Within Nautobot I am adding my VMs as I add them onto the host. This is what I will automate and flip around. I am setting up the system as though I were building the VM from Nautobot, and then that goes into the hypervisor system.

Next up, I use tags to define what application systems that are going to be installed onto the environment. So I am effectively using Tags from Nautobot to create the groups for Ansible.

My Tags in Nautobot

The first set of tags that I have include:

  • app=node_exporter
  • app=plex
  • app=telegraf

As I work through my virtual machines and devices, I now have the capability to run Ansible playbooks based on the tags. So on the virtual machines that I want to deploy the Telegraf agent to send metrics to my TSDBs, I use the tag of app-telegraf. When running the playbook, I have confidence that the machines that I want to have Telegraf will in fact be there.

Application to Networks #

How would I look to apply this process to networking? I would absolutely look to have this same thing set up for tags about what devices need to be in what system. Such as the following tags:

  • Monitoring=SystemA
  • Monitoring=SystemB
  • AAA=RadiusSystemA
  • AAA=TacacsSystemA
When I make these tags I also change the slug away from the default value. Changing = which will be no space/character in the slugify to be a __ double underscore.

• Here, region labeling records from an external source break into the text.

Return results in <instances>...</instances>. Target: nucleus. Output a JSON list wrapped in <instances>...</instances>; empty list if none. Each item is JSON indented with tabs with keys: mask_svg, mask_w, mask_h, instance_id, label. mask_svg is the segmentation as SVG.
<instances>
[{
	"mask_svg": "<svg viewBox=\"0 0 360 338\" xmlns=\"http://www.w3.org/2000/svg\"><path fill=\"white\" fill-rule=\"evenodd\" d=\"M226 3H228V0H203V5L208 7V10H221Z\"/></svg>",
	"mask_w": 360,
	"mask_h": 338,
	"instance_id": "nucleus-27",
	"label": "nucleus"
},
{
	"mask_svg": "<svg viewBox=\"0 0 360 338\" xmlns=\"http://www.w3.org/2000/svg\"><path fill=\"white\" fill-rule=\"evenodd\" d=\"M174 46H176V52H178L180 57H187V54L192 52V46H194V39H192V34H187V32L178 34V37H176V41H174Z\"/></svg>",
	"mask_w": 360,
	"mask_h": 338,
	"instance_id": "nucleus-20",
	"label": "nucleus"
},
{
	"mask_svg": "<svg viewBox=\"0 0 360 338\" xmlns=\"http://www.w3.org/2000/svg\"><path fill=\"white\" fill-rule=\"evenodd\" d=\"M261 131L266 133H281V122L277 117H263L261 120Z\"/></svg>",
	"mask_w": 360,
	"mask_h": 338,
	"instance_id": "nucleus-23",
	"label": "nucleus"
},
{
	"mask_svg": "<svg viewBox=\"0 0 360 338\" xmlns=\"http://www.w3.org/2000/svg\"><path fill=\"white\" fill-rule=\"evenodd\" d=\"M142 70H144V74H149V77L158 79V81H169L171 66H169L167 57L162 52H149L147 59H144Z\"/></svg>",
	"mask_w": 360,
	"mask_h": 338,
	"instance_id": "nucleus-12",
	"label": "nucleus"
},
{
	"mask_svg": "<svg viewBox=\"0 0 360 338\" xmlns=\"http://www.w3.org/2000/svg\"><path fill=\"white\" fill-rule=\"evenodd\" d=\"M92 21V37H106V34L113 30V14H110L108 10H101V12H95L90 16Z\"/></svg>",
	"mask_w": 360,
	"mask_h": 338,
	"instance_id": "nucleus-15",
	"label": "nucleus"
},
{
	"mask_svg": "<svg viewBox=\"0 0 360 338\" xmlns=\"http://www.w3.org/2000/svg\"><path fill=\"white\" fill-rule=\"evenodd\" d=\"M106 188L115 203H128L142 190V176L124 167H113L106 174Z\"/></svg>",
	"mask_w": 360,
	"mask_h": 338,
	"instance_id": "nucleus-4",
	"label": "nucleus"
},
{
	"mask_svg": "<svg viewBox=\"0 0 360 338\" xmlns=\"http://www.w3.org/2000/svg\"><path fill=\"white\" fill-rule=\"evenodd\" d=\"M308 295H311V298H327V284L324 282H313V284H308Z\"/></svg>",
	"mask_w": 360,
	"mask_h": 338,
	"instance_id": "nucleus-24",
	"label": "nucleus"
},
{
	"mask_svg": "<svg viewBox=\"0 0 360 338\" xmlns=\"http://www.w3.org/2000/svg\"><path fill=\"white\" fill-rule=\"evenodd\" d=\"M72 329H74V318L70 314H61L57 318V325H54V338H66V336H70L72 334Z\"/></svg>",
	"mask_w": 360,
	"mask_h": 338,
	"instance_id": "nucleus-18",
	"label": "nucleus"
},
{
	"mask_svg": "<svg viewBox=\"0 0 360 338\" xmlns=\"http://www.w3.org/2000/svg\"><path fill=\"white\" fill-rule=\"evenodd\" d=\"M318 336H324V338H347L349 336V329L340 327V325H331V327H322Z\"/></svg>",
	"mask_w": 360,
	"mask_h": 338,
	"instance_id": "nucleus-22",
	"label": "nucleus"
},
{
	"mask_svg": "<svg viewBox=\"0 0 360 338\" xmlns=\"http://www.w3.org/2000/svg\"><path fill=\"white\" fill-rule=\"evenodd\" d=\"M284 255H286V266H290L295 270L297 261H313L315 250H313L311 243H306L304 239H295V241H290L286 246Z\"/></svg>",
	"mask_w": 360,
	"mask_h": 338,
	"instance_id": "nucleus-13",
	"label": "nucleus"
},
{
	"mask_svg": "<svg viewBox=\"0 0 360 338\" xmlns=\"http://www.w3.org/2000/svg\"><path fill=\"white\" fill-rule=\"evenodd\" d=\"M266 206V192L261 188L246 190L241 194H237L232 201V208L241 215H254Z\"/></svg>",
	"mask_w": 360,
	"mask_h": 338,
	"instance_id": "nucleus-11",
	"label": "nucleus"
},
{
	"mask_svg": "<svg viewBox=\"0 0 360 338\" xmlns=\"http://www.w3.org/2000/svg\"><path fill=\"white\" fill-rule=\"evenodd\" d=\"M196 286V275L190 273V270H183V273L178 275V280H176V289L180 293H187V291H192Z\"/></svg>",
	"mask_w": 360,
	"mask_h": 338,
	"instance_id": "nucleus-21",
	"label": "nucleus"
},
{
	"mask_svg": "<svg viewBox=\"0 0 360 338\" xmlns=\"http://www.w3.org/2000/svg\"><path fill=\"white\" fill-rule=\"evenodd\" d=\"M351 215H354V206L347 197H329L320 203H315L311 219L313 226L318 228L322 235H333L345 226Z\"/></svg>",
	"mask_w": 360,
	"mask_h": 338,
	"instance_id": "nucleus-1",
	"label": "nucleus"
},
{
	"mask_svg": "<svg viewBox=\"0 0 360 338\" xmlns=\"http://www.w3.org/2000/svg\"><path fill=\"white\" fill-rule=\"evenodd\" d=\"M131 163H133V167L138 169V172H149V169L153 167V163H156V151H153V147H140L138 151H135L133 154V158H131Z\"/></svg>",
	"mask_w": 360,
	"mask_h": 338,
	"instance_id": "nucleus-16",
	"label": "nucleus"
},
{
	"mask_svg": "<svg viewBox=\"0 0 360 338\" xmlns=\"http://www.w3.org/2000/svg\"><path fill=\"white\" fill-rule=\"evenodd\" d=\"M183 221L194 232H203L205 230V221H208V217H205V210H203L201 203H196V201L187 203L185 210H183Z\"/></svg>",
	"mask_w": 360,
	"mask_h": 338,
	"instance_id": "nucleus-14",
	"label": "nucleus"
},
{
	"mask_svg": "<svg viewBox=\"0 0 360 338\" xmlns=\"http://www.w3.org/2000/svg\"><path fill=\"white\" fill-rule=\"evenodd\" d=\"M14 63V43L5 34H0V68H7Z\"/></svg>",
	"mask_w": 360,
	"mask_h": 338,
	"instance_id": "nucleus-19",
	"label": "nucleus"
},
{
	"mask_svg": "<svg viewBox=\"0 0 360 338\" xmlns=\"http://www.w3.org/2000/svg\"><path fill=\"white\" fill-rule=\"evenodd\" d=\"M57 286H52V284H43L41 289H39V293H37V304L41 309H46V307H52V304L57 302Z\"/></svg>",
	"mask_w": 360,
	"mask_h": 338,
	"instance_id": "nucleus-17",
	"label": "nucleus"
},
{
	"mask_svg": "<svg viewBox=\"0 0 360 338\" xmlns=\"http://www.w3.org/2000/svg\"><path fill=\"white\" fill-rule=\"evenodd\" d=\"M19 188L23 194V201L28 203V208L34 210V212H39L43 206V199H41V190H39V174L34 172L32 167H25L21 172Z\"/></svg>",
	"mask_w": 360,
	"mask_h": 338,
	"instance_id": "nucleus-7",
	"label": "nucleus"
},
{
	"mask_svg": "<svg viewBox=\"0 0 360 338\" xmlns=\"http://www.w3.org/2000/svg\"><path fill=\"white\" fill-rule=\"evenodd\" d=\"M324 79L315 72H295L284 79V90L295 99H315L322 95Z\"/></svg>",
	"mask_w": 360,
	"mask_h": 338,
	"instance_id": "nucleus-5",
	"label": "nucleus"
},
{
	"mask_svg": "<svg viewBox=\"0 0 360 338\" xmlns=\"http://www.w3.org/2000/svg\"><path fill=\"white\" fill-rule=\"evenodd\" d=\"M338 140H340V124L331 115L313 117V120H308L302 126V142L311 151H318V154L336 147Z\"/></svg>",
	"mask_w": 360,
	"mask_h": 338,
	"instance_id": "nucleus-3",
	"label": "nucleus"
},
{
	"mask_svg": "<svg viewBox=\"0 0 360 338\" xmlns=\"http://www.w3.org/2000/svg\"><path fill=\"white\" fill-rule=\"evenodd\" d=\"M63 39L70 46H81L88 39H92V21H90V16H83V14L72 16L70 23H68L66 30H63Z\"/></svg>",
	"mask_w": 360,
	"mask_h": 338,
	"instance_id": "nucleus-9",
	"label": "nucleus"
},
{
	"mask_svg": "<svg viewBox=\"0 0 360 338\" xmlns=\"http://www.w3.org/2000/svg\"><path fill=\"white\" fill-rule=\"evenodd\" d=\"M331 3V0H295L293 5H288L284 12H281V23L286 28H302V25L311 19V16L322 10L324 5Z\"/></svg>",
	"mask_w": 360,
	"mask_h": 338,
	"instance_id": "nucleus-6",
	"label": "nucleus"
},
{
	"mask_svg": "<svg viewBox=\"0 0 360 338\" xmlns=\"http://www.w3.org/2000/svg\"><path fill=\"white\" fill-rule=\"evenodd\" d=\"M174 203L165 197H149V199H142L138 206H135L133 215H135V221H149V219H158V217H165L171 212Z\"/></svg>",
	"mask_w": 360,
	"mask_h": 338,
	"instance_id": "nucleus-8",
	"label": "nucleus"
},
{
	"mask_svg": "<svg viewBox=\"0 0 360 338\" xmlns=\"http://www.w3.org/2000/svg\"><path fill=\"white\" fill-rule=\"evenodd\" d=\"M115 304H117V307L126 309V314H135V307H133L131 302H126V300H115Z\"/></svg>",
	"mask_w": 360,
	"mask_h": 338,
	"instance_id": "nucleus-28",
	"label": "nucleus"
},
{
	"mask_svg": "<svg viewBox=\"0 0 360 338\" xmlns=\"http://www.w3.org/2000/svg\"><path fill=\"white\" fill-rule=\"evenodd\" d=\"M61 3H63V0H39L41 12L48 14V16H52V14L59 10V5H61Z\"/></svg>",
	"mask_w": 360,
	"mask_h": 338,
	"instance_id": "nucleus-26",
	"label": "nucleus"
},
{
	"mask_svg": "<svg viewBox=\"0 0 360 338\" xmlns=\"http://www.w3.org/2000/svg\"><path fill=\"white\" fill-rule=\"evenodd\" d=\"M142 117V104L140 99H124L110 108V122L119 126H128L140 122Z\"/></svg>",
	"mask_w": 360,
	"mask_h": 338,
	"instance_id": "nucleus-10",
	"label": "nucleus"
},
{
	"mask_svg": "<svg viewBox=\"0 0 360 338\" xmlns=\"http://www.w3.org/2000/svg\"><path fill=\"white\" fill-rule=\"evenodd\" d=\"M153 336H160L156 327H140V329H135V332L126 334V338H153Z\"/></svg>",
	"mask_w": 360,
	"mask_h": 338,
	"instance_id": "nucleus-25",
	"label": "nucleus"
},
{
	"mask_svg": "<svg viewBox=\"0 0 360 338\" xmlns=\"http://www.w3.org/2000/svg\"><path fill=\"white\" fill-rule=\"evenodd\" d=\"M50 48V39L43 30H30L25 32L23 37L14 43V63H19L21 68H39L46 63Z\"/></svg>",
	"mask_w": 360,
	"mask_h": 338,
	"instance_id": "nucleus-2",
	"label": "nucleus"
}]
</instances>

By leveraging tags you can filter for devices/virtual machines and allow for customization as of the automation that is being deployed. So that you can define in your automation that devices should all be part of a monitoring system. But what if you want to take the device out of monitoring for an extended period of time? Well, you can just change the tag. Or if you want to apply a custom policy, apply a tag to the object and then in the automation check to see if the tag exists.

Next Step: Automation #

The next step for me will be to find the time to set the appropriate WebHook/JobHook for when a device gets updated/created in Nautobot to update the Ansible AWX Inventory that I have. I will likely go to Nautobot JobHook to be able to send updates only when tags are applied. Why JobHook? I can add some logic into the path to be able to handle should there shouldn’t there be an update based on the object update.

Summary #

Tags are an awesome and often forgotten capability with a SOT tool like Nautobot. You can leverage tags quite a bit to help control environments and the data that is being added/updated inside of Nautobot. Anything else that you use tags for? What other ideas do you have? Let me know in the comments.